Etouffé par les sanctions occidentales, Vladimir Poutine soigne sa relation avec l'Afrique. Dépendante du blé russe, une large partie du continent s'était refusé à condamner l'invasion de l'Ukraine.
Des sourires sur les visages, un entretien en tête-à-tête autour d'une table basse fleurie : la rencontre vendredi dernier entre Vladimir Poutine et le président sénégalais Macky Sall n'a rien de comparable avec la visite d'Emmanuel Macron à Moscou en février dernier.
Venu en tant que président de l'Union africaine pour obtenir des garanties sur les exportations de céréales russes et ukrainiennes, le dirigeant africain était reparti «rassuré», ajoutant avoir trouvé son homologue russe «conscient que la crise et les sanctions créent de sérieux problèmes aux économies faibles, comme les économies africaines».

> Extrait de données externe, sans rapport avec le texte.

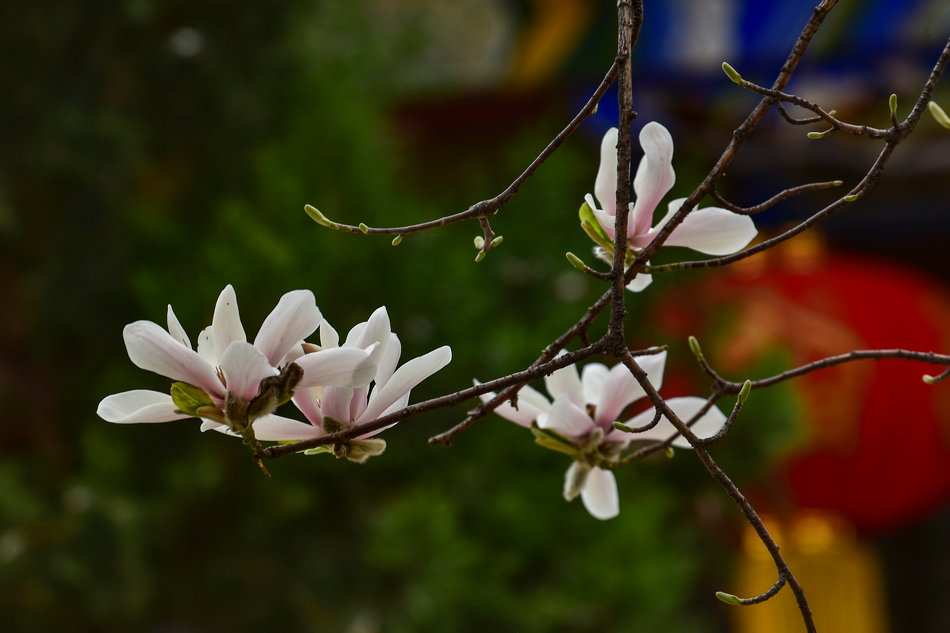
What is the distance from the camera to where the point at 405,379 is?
0.80ft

Si les promesses de Vladimir Poutine doivent être prises avec précaution, la cordialité de l'échange entre les deux hommes reste révélatrice des intérêts convergents de la Russie et des pays africains.

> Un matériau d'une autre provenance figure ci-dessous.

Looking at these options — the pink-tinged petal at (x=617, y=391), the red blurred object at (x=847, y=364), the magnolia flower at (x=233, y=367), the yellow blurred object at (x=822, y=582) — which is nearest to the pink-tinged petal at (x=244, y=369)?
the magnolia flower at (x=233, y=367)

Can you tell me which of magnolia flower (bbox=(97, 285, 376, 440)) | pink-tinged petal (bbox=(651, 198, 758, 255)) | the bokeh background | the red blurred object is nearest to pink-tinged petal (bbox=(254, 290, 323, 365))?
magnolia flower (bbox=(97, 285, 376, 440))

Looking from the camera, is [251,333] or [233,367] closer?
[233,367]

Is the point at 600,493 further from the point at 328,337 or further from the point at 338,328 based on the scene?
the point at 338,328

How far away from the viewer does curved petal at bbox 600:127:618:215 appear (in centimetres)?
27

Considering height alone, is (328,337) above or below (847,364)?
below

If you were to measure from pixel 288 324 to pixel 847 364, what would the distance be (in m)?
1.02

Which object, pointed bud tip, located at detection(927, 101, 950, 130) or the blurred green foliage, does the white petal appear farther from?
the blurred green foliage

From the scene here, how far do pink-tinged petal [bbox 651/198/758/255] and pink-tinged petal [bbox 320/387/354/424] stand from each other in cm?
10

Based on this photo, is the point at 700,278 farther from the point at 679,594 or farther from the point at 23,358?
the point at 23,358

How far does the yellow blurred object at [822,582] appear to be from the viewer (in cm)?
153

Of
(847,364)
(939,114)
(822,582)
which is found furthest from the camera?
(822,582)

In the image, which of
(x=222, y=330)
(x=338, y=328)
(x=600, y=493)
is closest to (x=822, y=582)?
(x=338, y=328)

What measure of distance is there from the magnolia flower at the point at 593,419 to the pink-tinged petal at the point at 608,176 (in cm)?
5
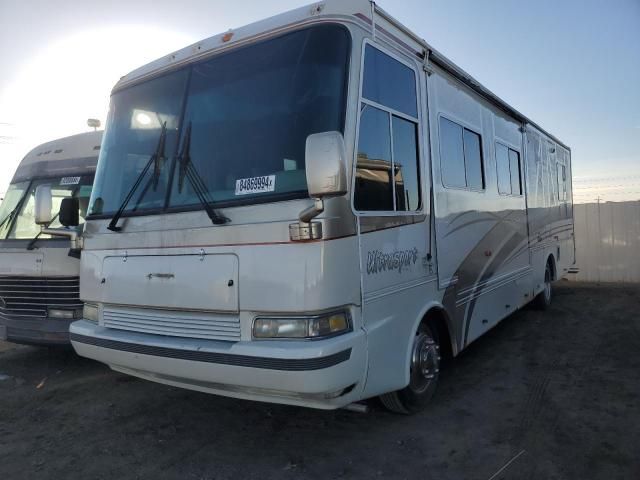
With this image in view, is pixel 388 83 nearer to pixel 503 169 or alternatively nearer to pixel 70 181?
pixel 503 169

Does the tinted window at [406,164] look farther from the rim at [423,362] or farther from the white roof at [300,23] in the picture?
the rim at [423,362]

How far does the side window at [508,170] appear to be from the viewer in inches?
243

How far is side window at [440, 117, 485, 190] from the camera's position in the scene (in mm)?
4613

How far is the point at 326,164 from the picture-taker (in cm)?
274

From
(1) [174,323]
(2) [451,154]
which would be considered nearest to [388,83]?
(2) [451,154]

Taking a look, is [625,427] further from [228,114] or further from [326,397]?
[228,114]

L'afrique, un nouveau marché pour poutine
A l'initiative de la rencontre, Vladimir Poutine a plus que jamais besoin de l'Afrique. «Etouffé par les sanctions occidentales, Vladimir Poutine a tout intérêt à soigner sa relation avec l'Afrique qui représente pour lui un immense marché alternatif», analyse pour CNEWS Carole Grimaud-Potter, spécialiste de la géopolitique de la Russie et enseignante à l'université de Montpellier.
Le dirigeant russe bénéficie déjà d'une bonne image sur le continent, où l'influence qu'il exerce depuis plusieurs années commence à produire ses effets. «Depuis le début des sanctions occidentales en 2014, la Russie mène une offensive informationnelle sur le continent, en profitant du ressentiment contre les anciens pays coloniaux comme la France», souligne la spécialiste.

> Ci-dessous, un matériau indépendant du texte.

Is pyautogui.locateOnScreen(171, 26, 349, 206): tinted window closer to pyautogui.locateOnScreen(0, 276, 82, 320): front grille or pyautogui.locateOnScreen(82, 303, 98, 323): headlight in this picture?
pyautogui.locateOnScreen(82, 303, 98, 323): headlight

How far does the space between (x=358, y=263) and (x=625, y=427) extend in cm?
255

Depuis l'invasion de l'Ukraine, Vladimir Poutine continue de détériorer l'image des Occidentaux en Afrique en les accusant de créer une crise alimentaire avec leurs sanctions.
Dépendance africaine à la Russie
Si la Russie n'a pas la force de frappe économique de la Chine, la voix du Kremlin porte de plus en plus. Que ce soit dans les médias, sur les réseaux sociaux mais aussi sur le terrain avec la présence du groupe Wagner.
En 2019, le sommet Russie-Afrique de Sotchi a parachevé le grand retour de la Russie sur le continent, après le trou d'air qui a suivi la chute de l'Union soviétique.
Du côté africain, on s'efforce aussi de garder de bonnes relations avec Moscou. Une douzaine de pays, dont le Sénégal, dépendent de la Russie et de l'Ukraine pour au moins la moitié de leurs importations de blé.
La russie et l'afrique, une longue histoire
Outre cette dépendance alimentaire, le président Macky Sall et d'autres dirigeants voient dans la Russie un partenaire commercial intéressant, avec qui les relations ne risquent pas d'être polluées par l'histoire coloniale. Bien au contraire.
«Les pays africains n’ont pas oublié la part qu’a prise l’URSS dans les luttes pour l’indépendance, en Centrafrique ou au Mozambique notamment. De nombreux dirigeants africains ont par ailleurs été formés en URSS», rappelle Carole Grimaud-Potter.
João Lourenço, président de l'Angola, ou encore Sam Nujoma, ex-président de la Namibie, ont par exemple étudié à l'université moscovite Patrice-Lumumba, créée en 1960 pour former l'élite des pays décolonisés (et nommée en hommage au héros de l'indépendance de la République du Congo).
Renommée «Université russe de l'Amitié des Peuples» en 1992, elle s'est relancée ces dernières années en concluant de nombreux accords inter-universitaires pour faire face aux concurrents chinois, saoudiens et français sur le continent.
Cette proximité avec la Russie s'est illustrée à l'assemblée générale de l'ONU en mars dernier. Près de la moitié des pays africains se sont ainsi abstenus ou n'ont pas participé aux votes de résolutions condamnant l'invasion de l'Ukraine.